旅を続けている間に、ヒューゴが血を流しているのも見たことがあるし、その体に鼓動が脈打っているのも知っている。
私の戸惑いを知ってか、ヒューゴは私の問には答えず、話を続けた。
「俺の命と引き換えに奴が望んだ代償はその夜すぐにわかった。眠ると俺は地獄にいたんだ。あいつの本体がいる場所にいた」
獣は時に彼に苦痛を与え、時に蹂躙した。甘く囁く時もある。
耐えられなければ復讐を諦めればよいと誘惑する。
それは朝、彼が目覚めるまで続いた。
まるで魂が縛り付けられているかのようだった。
眠れば必ずそこで目覚め、朝になればそこから開放される。苦痛が繰り返される日々にようやく彼は悪魔に魂を売るということがどんな事が悟った。
それは獣の悪魔が作り上げた地獄だった。彼が屈するまで、もしくは復讐を遂げるまで、延々と続く地獄。

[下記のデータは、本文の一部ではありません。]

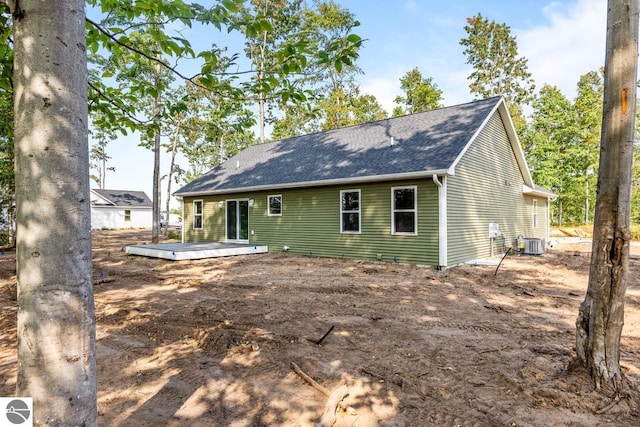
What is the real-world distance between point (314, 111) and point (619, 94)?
252cm

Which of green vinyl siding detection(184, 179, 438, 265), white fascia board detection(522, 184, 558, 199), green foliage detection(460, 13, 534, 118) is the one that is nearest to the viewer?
green vinyl siding detection(184, 179, 438, 265)

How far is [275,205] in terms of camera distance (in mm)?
14047

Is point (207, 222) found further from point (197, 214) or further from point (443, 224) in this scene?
point (443, 224)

その話を聞いた時の正直な私の感想といえば、にわかには信じがたいというよりは、これっぽっちも信じていないというのが正しかった。
獣は獣、所詮は動物である。
ヒューゴはなにか妄想にとらわれているのか、悪夢でも見たのではないだろうか。
悪魔などこの世の中にはいないし、死人は生きかえらない。世の中の理である。
しかし、だからといって頭ごなしに否定する必要もなかろうと思った。
そうか、と、いうと、ヒューゴはこんな話を聞かせてごめんと呟いた。
話の内容はどうあれ、ヒューゴが今まで言い淀んでいたことを吐露してくれたのは信頼の証のようで嬉しくもあった。
私はヒューゴを引き寄せ、肩を貸してやろうとした。
「少し眠るといい。その、見ててやるから」
「眠りたくない!今はあそこには行きたくないんだ。時々挫けそうになる…バード、お願いだ。今だけでいいから」
ヒューゴは私に抱きついてくると、口付けてきた。
厚みのある唇が触れると、その唇からは先程から飲んでいた酒の味がした。
「男はダメか?」
「ヒューゴ…」
「今だけ全て忘れたいんだ。忘れさせてくれないか」
多分、ヒューゴも酔っていたが、私もまた酔っていたのだと想う。
そうでなければ、その時劇的におとずれた肉体的精神的変化は説明がつかない。
他人への無関心さでわかると思うが、元々私はあまり性的なことにも興味が薄いたちであるし、とくに今まで男に性的な関心を抱いたこともない。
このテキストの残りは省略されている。